Oracle Loses Would-Be Customer To SAP Due To Integration ConcernsOracle Loses Would-Be Customer To SAP Due To Integration Concerns
One of the biggest turnoffs to Oracle, says Sport Chalet CFO Howard Kaminsky, was the lack of integration between Oracle financial applications and the retail apps of Retek, which it acquired about 18 months ago.
SAP and Oracle are locked in a fierce battle over the enterprise-resource planning software market, with SAP fighting to retain its lead and Oracle hoping to catch up through an aggressive acquisition strategy.
And in a close battle, every success, no matter how small, is celebrated. That's why SAP is announcing today that it beat Oracle in a bid for the business of Sport Chalet, a $350-million-a-year retailer. One of the biggest turnoffs to Oracle, says Sport Chalet CFO Howard Kaminsky, was -- ouch -- lack of integration between Oracle financial applications and the retail apps of Retek, which it acquired about 18 months ago.

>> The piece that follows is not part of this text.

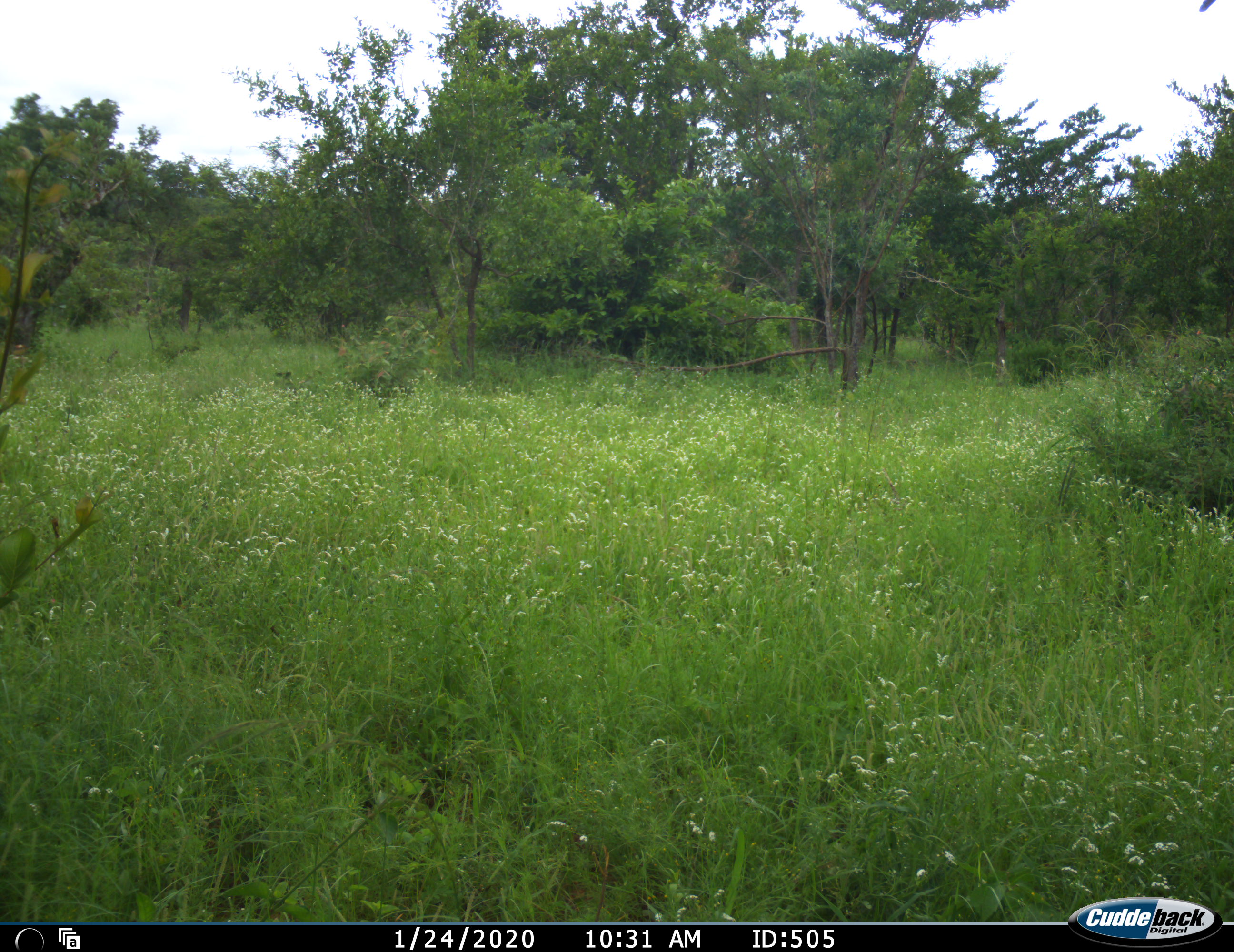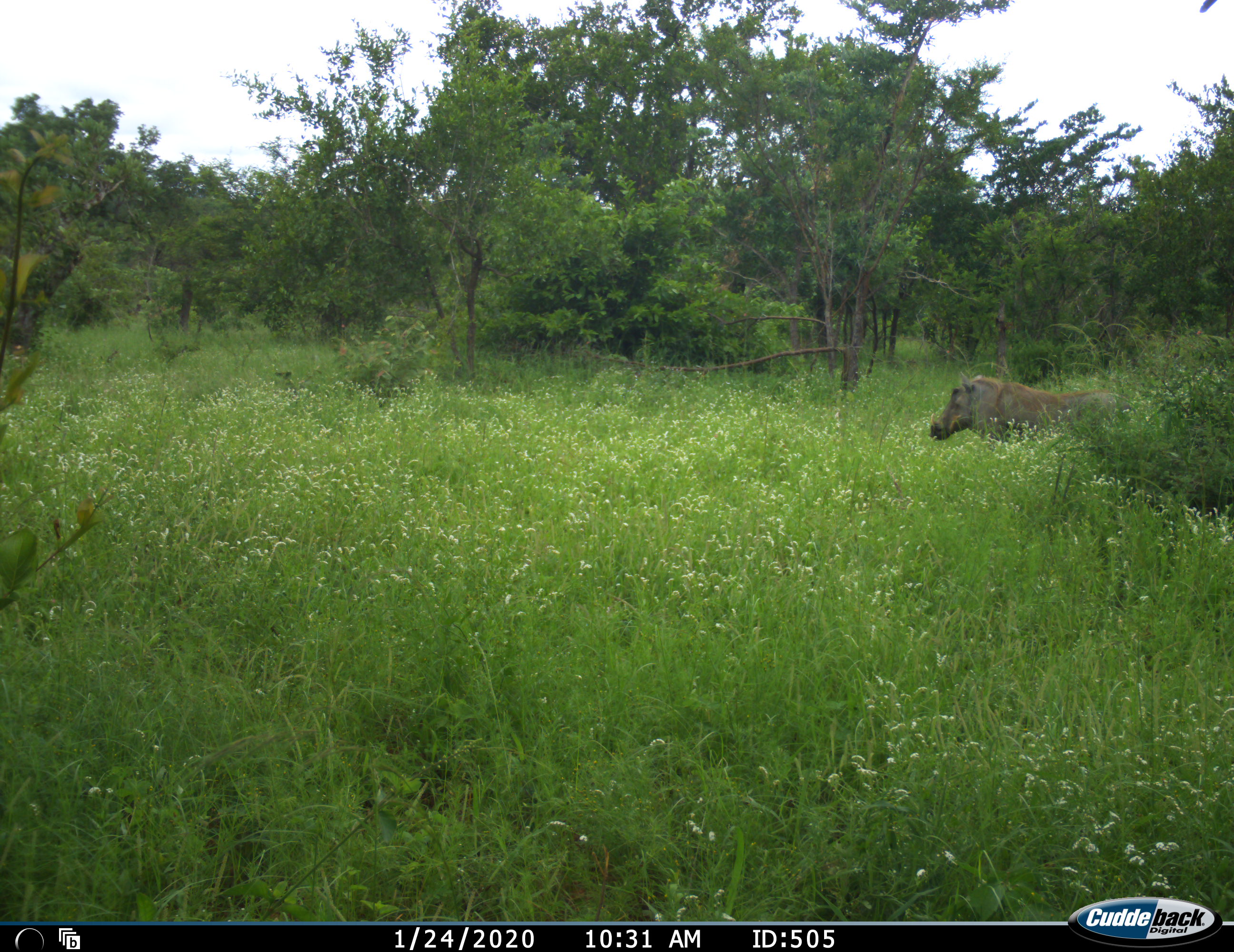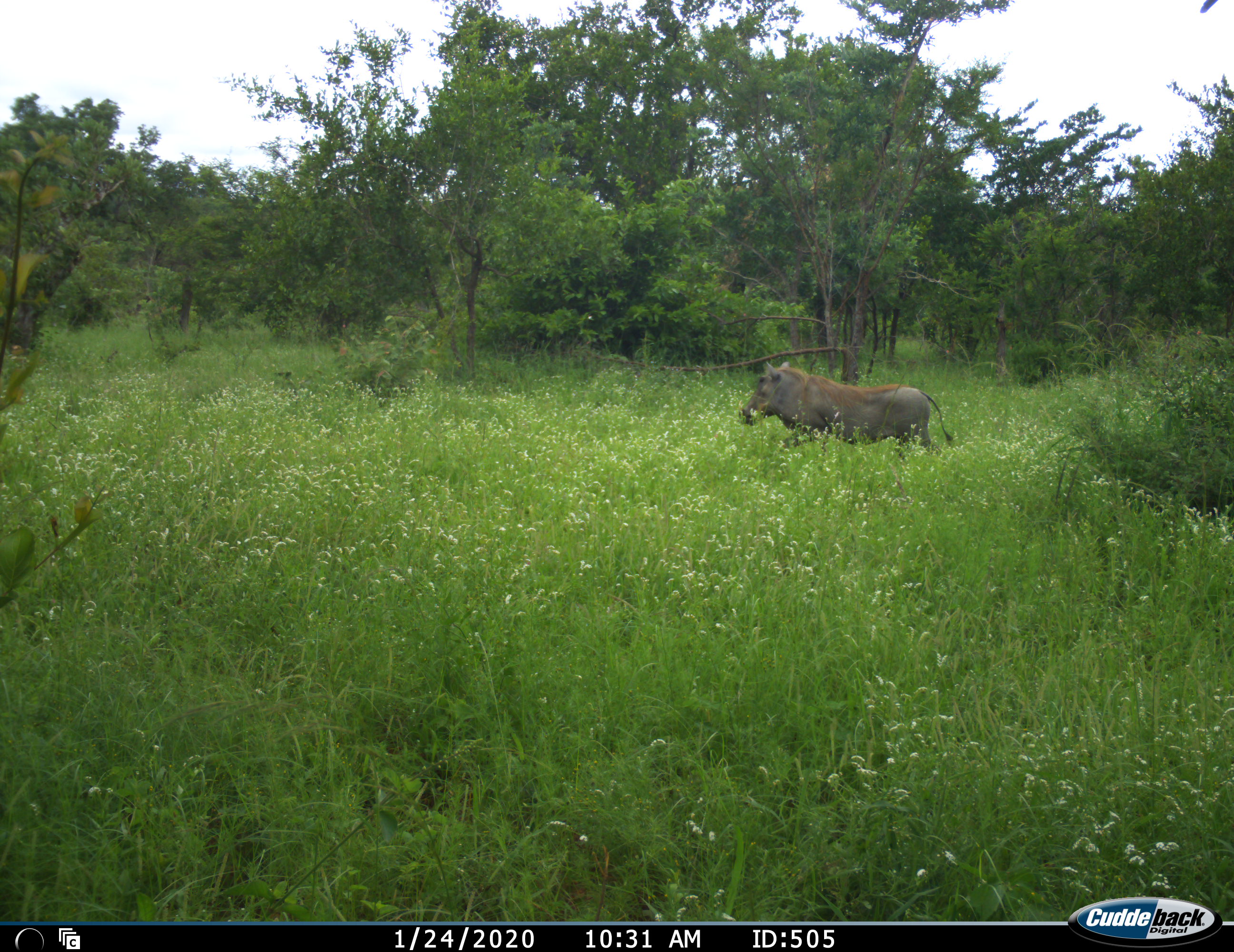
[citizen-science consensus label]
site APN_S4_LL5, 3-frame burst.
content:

SAP's offering for the retail market, by comparison, "was ahead of its time in that a lot of pieces were integrated," Kaminsky says. Oracle was a close runner up, he says, but Sport Chalet was concerned that an employee in accounts payable, for example, would see a different screen then a buyer on the merchandising side, even if the data was the same. "It wasn't like Oracle couldn't do everything; it just felt like SAP had an edge," he says.
Such impressions on would-be customers aren't good for Oracle, as the potential difficulty of integrating its myriad acquisitions is the biggest question hanging over its success in ERP. With the Sport Chalet deal, SAP also is gloating over the win of a "midmarket" company, or one under $1 billion in revenue, which is key to SAP's aggressive plans to grow from 35,000 to 100,000 customers by 2010. "We went out and looked at all the usual software companies that relate to retail," Kaminsky says. "At the time we didn't expect SAP to be in the running; we didn't know they were that interested in the middle market. They came back very aggressively and said they were very interested."
Sport Chalet plans to replace multiple disparate, homegrown finance and merchandising systems with the newest release of mySAP ERP, and expects the package to help get it in compliance with Sarbanes-Oxley. BearingPoint will do the implementation. Sport Chalet's 45 stores are located in Arizona, California, and Nevada, and it sees SAP as the platform to support further expansion.
But the implementation won't be one of the seven-day deals SAP's Shai Agassi says he envisions for midmarket ERP. Like any typical big ERP project, it's scheduled to take place over 10 months.